Cultivating gratitude receives considerable attention in cognitive therapy’s efforts to confront negative thoughts and amend counterproductive behavior. You change the way you act in order to change the way you feel, and one prescription is ending each day with thanks—name five things that went well today or acknowledge a few moments that made you appreciate yourself and the people who love you.
Sounds good. I’m not oblivious enough to miss my advantages. Living in Chicago, I walk past desperate homeless every day. I see the tired, three-job, overworked souls slumped in L seats. I recognize my comforts, the safe and appreciative place I work and the warm and welcoming place I live. My worries, I know, hardly compare. I ought to be grateful and—mostly—am.
I’m not sure why affirmations rarely work for me. Intellectually, they make sense, but my relatively good health, relatively good pay, and relatively good emotions don’t fill me up. Try as I might, satisfaction feels somehow false. Doing what a cognitive therapist asks feels like prayer from memorization rather than faith, an act.
Even Thanksgiving, the national holiday of gratitude, exudes desire—company, decor, celebration, and food—ultimately unsated by the most extreme excess.

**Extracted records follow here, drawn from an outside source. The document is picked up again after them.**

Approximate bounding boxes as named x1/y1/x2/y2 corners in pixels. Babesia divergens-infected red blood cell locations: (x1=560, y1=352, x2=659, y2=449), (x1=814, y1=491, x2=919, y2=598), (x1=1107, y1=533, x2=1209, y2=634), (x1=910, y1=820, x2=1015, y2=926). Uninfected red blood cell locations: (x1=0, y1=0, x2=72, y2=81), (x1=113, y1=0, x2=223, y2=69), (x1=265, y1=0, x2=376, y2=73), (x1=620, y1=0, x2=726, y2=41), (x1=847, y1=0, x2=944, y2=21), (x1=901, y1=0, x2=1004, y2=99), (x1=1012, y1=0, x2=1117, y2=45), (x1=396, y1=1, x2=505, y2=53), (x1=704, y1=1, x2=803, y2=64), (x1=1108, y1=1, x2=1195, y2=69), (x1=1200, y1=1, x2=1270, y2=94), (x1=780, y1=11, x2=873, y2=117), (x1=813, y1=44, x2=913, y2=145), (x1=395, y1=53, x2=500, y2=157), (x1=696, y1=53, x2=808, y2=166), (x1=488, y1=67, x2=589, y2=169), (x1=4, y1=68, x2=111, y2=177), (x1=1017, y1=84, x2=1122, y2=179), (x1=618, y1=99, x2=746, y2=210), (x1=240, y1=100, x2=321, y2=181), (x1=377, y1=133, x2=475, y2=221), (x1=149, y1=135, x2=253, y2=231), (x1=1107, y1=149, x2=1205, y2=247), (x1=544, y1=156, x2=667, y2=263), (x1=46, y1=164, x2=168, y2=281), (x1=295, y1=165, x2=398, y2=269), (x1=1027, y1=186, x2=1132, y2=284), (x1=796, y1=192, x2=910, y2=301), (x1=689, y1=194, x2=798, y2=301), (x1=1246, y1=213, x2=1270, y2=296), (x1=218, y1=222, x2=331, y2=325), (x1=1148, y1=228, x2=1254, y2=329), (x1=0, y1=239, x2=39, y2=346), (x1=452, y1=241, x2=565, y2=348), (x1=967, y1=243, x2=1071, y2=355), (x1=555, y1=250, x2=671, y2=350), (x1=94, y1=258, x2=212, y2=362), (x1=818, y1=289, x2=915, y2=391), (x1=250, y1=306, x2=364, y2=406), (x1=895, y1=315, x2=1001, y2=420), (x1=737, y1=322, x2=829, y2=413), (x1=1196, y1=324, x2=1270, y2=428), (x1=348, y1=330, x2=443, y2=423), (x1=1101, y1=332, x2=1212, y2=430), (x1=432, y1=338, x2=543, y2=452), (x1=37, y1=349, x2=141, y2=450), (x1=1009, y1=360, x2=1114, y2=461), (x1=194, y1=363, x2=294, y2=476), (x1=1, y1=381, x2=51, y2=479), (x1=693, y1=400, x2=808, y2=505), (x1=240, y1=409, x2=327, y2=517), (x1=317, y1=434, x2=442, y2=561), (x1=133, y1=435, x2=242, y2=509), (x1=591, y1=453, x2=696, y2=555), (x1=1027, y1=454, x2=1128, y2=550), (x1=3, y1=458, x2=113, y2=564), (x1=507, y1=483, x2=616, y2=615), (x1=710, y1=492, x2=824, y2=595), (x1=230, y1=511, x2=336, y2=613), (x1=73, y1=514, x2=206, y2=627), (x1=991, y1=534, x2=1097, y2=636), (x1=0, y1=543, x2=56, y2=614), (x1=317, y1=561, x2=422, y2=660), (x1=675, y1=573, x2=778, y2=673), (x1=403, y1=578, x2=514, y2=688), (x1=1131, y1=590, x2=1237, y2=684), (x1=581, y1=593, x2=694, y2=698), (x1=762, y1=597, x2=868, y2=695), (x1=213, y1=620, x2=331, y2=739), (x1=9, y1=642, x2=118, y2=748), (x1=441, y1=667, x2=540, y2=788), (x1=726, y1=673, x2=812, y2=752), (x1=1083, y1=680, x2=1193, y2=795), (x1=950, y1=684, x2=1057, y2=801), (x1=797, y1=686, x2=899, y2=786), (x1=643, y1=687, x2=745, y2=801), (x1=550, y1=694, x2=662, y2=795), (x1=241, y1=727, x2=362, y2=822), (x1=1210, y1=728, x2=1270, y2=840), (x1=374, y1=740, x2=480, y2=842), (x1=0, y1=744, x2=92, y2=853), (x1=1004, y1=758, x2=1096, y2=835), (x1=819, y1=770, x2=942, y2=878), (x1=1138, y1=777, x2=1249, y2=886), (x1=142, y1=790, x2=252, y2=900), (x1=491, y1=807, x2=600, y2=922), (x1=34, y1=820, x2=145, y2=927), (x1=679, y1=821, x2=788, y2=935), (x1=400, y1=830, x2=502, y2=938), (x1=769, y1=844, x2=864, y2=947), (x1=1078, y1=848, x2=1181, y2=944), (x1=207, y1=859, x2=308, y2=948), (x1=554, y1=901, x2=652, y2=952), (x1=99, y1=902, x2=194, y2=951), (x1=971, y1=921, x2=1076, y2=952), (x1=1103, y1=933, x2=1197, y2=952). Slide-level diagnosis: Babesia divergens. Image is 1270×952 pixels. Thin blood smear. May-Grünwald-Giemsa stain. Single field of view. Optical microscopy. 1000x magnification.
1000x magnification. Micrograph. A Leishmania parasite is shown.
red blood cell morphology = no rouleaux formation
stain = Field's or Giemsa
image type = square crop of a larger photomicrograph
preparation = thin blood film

Like the rest of the U.S., it seems, I’m never sure how much is enough. With potential continually thrown in my face, the day ends without fulfilling its promise. Part of me remains empty and insatiable. Do I have higher hopes than can be fulfilled?
The Buddhist in me says, “Live now,” the corporate advertising machine says “Buy.” I fantasize sometimes about dire circumstances, the lower limit of what’s essential, what few things might actually be necessary for happiness—a good bowl of oatmeal, a working pen, a thoughtful companion, a book I relish rereading. Yet little in this world helps me discover what I must have… yet.
Perhaps some poverty ahead will help me decide. For now, I’ll join the chorus of gratitude, if only half-heartedly. For all my doubts, Thanksgiving is still my favorite holiday, the least acquisitive of all the acquisitive holidays. I only wish to mean it more, to realize emotionally what I recognize rationally, to feel what I know—that I am indeed lucky.